Please allow me to give my two cents here. What we are proposing here is to add Cantonese as an independent language. The essential issue that Mozilla is currently having, is not treating a language as a language, but rather a dialect or variant. Mozilla is mistaking a macro-language -> language relationship as a language -> sub-dialect relationship. We should be clear that Chinese is NOT a language, but rather a macro-language or a language family. Cantonese (ISO 693-3 code yue) and other Sinitic languages such as Hakka (hak) or Southern-Min (nan) are independent languages among this family. At the moment Mozilla uses ISO 693-2 codes for locales, which only has zh as a language code, thus inevitably cramping multiple independent languages into one single locale. So imho, maybe the whole localization structure of Mozilla needs an overhaul. Use ISO 693-3 instead of 693-2 codes, otherwise we will be faced with this same problem if we want to add more Sinitic languages (Hakka, Southern-Min) in the future.

Since we have the support from the MozTW community liason and the understanding of the zh-HK team, is there anything we can do to proceed to get the language added to pontoon for Common Voice?

I need to point out that

It’s not just a dialect or accent problem. The difference also exists in vocabulary and grammar system, influenced by decades of cultural differences.

is clearly not true. Hong Kong Cantonese has only very minor difference from Canton Cantonese (廣州音), linguistically they are still the same dialect(粵語廣府片). Also,

try overcoming the difference between Hong Kong Cantonese & Cantonese from other places

is clearly neither the case. As pointed above they are literally the same language and same dialect, the difference between Hong Kong and Canton Cantonese is even smaller than that of US and UK English. And this is exactly why we should amend the original locale structure and add the yue locale to avoid further confusions.
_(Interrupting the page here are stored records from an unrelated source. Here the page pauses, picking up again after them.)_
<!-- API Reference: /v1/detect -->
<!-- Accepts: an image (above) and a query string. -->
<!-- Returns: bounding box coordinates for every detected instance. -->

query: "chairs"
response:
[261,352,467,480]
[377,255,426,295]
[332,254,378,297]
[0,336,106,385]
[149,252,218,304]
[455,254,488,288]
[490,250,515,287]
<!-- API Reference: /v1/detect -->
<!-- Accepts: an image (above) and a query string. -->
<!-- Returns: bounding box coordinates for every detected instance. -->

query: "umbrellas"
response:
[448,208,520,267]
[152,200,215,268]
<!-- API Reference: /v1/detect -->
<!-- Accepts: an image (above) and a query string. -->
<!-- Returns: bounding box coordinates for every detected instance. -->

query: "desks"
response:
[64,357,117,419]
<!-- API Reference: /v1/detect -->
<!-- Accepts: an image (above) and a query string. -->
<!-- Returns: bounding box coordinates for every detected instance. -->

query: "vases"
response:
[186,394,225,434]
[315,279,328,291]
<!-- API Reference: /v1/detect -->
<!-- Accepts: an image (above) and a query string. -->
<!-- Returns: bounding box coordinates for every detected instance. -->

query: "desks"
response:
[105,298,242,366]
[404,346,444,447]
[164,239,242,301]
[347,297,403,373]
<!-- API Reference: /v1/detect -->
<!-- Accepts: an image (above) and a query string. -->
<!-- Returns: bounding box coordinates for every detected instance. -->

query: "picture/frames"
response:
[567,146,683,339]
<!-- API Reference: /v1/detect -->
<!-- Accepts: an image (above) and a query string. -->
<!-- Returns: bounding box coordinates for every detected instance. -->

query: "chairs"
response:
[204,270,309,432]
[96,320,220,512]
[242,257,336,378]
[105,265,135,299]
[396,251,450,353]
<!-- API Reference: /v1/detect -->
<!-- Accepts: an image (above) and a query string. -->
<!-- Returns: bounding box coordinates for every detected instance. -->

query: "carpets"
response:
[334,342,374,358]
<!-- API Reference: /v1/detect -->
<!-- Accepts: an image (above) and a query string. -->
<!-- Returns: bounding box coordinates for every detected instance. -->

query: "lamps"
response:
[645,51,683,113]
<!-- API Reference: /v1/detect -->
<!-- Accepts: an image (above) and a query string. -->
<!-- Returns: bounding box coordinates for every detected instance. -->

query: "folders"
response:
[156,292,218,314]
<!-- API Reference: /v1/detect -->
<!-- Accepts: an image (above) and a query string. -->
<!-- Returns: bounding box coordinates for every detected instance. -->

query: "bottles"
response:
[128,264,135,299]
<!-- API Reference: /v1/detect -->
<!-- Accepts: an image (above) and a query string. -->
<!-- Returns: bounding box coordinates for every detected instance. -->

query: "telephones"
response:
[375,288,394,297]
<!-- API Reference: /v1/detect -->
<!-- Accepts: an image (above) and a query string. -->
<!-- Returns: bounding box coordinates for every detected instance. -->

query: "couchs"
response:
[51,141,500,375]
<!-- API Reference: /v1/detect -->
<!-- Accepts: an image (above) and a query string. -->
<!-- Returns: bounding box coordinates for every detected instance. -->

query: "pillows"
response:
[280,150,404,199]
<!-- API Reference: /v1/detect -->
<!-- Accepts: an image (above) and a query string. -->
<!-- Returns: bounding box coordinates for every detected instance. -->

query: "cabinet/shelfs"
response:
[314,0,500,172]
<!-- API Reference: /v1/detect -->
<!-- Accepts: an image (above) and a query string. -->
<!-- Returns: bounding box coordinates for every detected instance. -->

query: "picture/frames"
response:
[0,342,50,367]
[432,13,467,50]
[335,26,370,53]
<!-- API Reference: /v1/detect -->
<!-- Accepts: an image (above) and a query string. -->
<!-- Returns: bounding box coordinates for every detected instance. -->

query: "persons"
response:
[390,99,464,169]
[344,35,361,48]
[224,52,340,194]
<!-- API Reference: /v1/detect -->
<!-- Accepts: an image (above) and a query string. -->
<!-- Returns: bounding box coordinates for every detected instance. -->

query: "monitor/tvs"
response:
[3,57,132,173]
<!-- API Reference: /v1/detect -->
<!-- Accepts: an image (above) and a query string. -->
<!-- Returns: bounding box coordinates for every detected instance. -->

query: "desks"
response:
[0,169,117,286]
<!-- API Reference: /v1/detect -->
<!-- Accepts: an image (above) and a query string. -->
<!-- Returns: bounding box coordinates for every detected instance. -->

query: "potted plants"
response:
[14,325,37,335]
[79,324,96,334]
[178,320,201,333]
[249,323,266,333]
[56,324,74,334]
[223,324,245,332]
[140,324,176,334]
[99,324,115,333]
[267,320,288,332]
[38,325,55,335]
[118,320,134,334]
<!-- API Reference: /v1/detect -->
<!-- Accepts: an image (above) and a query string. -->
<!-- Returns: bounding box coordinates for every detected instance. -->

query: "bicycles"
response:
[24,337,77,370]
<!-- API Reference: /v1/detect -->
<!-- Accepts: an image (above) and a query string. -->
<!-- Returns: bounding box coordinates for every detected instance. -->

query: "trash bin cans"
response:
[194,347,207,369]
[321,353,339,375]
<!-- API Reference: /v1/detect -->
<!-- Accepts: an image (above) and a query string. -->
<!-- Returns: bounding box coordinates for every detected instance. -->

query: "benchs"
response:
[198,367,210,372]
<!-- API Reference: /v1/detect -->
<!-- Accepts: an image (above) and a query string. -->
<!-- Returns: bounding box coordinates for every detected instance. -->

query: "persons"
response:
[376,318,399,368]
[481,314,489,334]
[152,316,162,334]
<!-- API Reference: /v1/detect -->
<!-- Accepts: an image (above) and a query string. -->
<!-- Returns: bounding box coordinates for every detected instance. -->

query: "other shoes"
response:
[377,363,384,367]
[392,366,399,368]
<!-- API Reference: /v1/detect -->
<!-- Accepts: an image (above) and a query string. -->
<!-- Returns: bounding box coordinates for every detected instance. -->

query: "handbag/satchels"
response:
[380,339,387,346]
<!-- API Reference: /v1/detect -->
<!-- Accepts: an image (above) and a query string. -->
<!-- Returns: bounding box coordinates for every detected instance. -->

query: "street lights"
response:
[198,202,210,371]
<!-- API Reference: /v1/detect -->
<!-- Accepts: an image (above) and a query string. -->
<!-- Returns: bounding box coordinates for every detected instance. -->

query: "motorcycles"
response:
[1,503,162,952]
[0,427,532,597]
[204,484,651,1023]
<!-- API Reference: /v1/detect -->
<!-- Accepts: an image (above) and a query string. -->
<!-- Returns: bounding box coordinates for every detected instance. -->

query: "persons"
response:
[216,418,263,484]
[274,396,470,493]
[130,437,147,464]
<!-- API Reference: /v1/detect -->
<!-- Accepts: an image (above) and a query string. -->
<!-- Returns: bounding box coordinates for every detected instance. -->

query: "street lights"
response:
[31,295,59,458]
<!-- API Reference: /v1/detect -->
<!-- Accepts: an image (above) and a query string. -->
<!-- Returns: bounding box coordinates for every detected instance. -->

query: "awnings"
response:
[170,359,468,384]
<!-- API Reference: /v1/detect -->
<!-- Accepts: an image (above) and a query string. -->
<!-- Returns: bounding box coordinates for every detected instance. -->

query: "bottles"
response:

not to mention regional varieties of Yue like Taishanese.

Mentioning other varieties of Yue like Toishanese is pointless, just like we never think about Southwestern Mandarin in the zh-CN locale. When we talk about Cantonese, we are referring to the standard Cantonese, just like we are referring to Modern Standard Mandarin when we talk about Mandarin.

The root cause of the dilemma here is that the whole Mozilla locale structure is flawed in the first place. Using the ISO 693-2 codes is a mistake, because it wrongly classifies Chinese as a language, given it is actually a macro-language, or a language family. That’s why we can’t find a place for the Cantonese language without using the 693-3 codes. Chinese is equivalent to the term Roman. Roman is a language family, Spanish is Roman, French is Roman, but you can’t say somebody speaks a language called “Roman”. Like @hfhchan said, it is much recommended to use the BCP-47 codes, which have a better classification for languages.

I would suggest changing the existing zh-HK code to yue .

This is actually our biggest concern. Will Mozilla permit such change?

Irvin Chen already stated some points which the Mozilla Hong Kong community also agreed. Please leave the current “zh-hk” for Cantonese in Hong Kong.

This week I also learned from my trusted network that debates in Chinese forums/groups about Yue and Cantonese in the language community are never ended, I think the debates should stay in those communities.